Andrés María Armendáriz Leache, militante católico y de la juventud trabajadora peronista, delegado gremial, y combatiente por la revolución. El gallego, ó Pepe para los compañeros. Un rubio barbado, de sonrisa picara, y con un humor mordaz, heredado de su padre, y esa pimienta tan castiza de su acento. Con sus aciertos y sus errores, un hombre del pueblo. Inconfundible para propios y extraños. Honrado por el Estado Nacional, su empleador, a través de Austral y Aerolíneas Argentinas, como víctima del terrorismo de estado. Desde este dieciocho de agosto, coincidentemente con su cumpleaños, su nombre designará a la Avenida en cuestión, que paradójicamente lleva a las rocosas playas, donde fueron arrojadas sus cenizas, allá por el año 2006. Tuvieron que pasar treinta y siete años de aquella fecha oscura, entre la tarde del 26 y la madrugada del 27 de marzo de 1977, en que su cuerpo fue arrojado sobre el empedrado de la calle Trole, en el número 258, barrio de parque Patricios. Rociado con combustible, y quemado en la hoguera de esa rediviva Inquisición, que imitó a pie juntillas las torturas y hábitos de Torquemada. Una providencial lluvia, quizás bíblica, evitó la carbonización y permitió identificarlo, once días después, merced a la intersección del consulado español y la afanosa búsqueda de una de sus hermanas, Mariángeles, la verdadera Antígona de esta historia. Faltan las claves que desentrañen los hechos, sospechas hay, y rastros que incriminan también. Ahora tiene la palabra la justicia, un crimen de lesa humanidad no prescribe. Solo cabe decir que la lucha continua hasta que los genocidas vayan a la cárcel. El abatimiento de un compañero con quien comparte militancia, veinticuatro horas antes, ilumina el escenario en esos días. A pesar de que, ni uno ni otro, sabría de sus destinos. El 25 de marzo, había sido “chupado” Rodolfo Walsh por la patota de la ESMA. Estaba aún fresca la tinta de esa carta a la Junta Militar, a un año del golpe, verdadero testamento político, que Rodolfo escribió, reuniendo los informes de muchos militantes, quizás, uno de ellos, fue Andrés.

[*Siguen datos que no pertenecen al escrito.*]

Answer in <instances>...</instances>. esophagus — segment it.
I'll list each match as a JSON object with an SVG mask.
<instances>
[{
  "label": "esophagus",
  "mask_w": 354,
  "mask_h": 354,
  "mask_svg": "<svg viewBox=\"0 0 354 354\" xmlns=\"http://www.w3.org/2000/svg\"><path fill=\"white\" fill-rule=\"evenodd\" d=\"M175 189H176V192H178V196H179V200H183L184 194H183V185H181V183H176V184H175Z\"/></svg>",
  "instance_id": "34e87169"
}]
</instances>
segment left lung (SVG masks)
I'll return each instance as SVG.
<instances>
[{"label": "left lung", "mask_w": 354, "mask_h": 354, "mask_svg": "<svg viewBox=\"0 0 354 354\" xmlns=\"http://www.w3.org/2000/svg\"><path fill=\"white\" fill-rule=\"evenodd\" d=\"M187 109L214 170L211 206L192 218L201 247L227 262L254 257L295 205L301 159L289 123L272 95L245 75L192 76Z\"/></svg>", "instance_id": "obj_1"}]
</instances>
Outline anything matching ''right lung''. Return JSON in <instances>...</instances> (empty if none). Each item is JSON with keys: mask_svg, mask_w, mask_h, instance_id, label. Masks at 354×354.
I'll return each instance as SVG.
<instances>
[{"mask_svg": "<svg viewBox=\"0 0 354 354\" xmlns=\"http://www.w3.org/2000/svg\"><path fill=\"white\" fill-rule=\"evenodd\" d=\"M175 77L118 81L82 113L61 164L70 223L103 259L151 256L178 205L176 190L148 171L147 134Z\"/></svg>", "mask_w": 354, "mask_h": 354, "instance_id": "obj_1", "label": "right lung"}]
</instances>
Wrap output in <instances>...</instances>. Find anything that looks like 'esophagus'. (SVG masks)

Aquí, en Puerto Deseado, se ha ganado una batalla contra el olvido. Se escuchan sobrevivientes, compañeros que padecieron cárcel, persecución y exilios, y a pesar de la derrota que sufrió el pueblo, hay un clamor:“no arriamos las banderas”. Una foto, que congela ese rostro, único e irrepetible, para el porvenir, es memoria que actualiza la vida permanentemente. Una placa, y un asta, portando el cartel del nombre de la avenida. Y un poema, entre tantas voces, salido de la inspiración de Lionel, el amigo de antaño, que ya no está, pero dejó sus versos que se hacen eco en los cañadones, y recorren palmo a palmo cada rincón de esa geografía, posándose en esa imagen sonriente, que interpela a quienes surcan esos caminos: ” Vengo./¿Por qué vengo?/¿Por qué ahora?/Un rio de inquietos caballos/me galopa/el alma./Cada caballo una voz/ cada voz una muerte./Cada muerte una congoja/ Cada congoja un rebenque/ Sobre los lomos del tiempo/ El látigo incita memorias/ De bellos rostros perdidos.